チュパカブラの「正体」に科学者が迫った——伝説はどこで現実と交差するのか
中南米で家畜を襲うとされる怪物・チュパカブラ。その目撃証言と科学的分析が交差する地点に、意外な真相が浮かび上がりつつある。
家畜が血を抜かれて死んでいた
1990年代、プエルトリコの農村地帯でひとつの異変が始まった。ヤギやニワトリなどの家畜が夜の間に次々と死に、発見されたとき体には不自然な穿刺痕があり、まるで体内の血液だけが抜き取られているかのような状態だったと地元住民は語った。目撃者たちが描写した犯人の姿は一致していた——直立歩行し、背中に棘のような突起を持ち、大きな赤い眼を光らせる体長1メートル前後の生き物。その特徴から「チュパカブラ(ヤギの血を吸うもの)」という名がつき、噂は瞬く間に中南米全土へ広がった。
科学的調査が示した「別の答え」
2000年代以降、チュパカブラとされる死骸や捕獲例が相次いで報告されるようになる。しかしDNA鑑定や獣医学的分析にかけると、結果はほぼ一貫していた。多くはコヨーテやアライグマ、野犬といった在来種が、疥癬(かいせん)と呼ばれる寄生虫感染症によって毛が抜け落ち、皮膚が硬化・変色した個体だったとされる。疥癬にかかった動物は見た目が劇的に変わり、健常な個体とはまるで別の生き物のように映る。衰弱しているため昼間に現れることもあり、目撃者に強烈な印象を残す。家畜の「血が抜かれた」という証言についても、捕食者が首や喉を攻撃した場合に体外への出血が少なく見える例があることが指摘されており、必ずしも「吸血」を意味しないという見解が研究者の間では有力だ。
それでも「伝説」が消えない理由
では、チュパカブラは単なる誤認の産物だったのか。

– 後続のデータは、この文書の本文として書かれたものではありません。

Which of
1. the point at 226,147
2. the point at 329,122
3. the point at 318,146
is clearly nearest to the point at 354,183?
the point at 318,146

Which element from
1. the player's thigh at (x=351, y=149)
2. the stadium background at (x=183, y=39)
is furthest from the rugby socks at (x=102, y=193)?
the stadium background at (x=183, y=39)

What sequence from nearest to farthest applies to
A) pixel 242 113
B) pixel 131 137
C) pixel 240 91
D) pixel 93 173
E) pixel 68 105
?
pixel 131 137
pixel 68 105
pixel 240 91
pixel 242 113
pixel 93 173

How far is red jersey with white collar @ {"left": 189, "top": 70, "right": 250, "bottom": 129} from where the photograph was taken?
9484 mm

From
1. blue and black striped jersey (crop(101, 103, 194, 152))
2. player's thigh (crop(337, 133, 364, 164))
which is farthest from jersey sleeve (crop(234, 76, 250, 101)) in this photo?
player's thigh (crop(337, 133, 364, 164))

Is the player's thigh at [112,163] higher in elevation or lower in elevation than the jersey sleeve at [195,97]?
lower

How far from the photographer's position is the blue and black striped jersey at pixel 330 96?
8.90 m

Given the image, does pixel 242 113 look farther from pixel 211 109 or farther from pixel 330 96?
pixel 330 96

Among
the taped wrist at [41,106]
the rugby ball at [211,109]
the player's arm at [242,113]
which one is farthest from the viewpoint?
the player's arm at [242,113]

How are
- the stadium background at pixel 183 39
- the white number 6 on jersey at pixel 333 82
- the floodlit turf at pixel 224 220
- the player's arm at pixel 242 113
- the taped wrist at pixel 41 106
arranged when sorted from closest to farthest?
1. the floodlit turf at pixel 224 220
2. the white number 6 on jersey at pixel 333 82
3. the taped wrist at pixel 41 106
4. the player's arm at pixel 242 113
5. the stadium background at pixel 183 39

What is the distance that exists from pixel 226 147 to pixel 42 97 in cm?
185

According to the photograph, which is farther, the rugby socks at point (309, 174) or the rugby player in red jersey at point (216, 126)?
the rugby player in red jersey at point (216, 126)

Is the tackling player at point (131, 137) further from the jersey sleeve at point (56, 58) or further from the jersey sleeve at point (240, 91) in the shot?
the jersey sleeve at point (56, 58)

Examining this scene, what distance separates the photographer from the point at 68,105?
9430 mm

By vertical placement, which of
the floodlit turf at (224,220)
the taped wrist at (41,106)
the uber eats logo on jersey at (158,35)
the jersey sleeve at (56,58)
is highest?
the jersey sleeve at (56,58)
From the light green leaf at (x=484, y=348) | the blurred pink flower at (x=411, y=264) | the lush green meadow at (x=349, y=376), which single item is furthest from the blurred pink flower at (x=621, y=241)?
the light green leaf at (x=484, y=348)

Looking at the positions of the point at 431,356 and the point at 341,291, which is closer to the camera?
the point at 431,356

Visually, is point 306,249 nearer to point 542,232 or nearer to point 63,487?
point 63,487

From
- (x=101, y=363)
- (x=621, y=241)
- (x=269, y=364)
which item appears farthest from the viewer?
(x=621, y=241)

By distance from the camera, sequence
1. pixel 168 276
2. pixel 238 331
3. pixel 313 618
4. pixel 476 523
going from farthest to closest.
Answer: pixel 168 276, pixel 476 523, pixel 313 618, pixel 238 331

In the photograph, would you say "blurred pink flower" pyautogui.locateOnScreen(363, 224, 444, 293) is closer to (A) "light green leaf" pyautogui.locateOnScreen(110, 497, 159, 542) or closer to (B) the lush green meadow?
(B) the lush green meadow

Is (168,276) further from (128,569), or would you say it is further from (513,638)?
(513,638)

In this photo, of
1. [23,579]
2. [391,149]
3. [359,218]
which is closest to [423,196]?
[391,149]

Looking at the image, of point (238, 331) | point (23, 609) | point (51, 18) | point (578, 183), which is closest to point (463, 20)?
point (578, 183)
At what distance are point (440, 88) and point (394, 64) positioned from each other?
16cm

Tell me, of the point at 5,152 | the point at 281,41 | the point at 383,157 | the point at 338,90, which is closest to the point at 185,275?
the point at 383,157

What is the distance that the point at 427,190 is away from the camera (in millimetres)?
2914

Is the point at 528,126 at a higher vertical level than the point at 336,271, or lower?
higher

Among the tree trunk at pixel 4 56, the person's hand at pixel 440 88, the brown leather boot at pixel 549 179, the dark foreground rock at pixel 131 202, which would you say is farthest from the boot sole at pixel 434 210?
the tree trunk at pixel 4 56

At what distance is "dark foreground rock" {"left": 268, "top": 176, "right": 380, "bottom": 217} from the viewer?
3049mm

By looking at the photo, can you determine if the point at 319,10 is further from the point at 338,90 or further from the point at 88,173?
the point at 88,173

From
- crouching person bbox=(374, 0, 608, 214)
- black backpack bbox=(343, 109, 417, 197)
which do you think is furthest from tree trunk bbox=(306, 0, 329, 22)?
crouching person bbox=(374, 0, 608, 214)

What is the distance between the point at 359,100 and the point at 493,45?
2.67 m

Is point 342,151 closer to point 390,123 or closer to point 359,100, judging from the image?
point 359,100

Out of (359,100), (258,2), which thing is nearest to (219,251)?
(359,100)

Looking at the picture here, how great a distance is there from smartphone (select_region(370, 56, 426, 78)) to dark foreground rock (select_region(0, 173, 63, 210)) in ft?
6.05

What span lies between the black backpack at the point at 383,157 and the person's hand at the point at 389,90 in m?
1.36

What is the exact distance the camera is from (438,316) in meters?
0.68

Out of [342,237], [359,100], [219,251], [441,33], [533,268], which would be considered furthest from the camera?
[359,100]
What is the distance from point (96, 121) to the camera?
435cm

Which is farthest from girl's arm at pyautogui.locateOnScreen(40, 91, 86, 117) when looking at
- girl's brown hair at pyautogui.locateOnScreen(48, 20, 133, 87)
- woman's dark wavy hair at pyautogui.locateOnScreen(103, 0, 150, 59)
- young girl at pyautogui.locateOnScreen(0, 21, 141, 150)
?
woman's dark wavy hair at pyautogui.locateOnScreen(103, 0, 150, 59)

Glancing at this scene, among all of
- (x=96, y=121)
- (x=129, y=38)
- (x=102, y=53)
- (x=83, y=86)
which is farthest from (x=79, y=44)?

そう断言するには、いくつかの引っかかりが残る。疥癬のコヨーテで説明できる報告がある一方、プエルトリコの初期目撃例に登場した「直立二足歩行」「背中の突起」といった描写は、野犬や野生動物のシルエットとは明らかに異なる。目撃者の証言は独立して複数積み上がっており、単純に「怖くて見間違えた」とは言い切れない部分もある。超常現象として語られる怪物と、科学が示す地道な答えの間には、まだ埋まっていない空白がある。チュパカブラという存在が20年以上にわたって語り継がれてきた背景には、人間が未知の何かに名前をつけたいという根源的な衝動があるのかもしれない。あなたが暗闇の中で見た「それ」が何だったか——最終的に判断できるのは、あなた自身だけだ。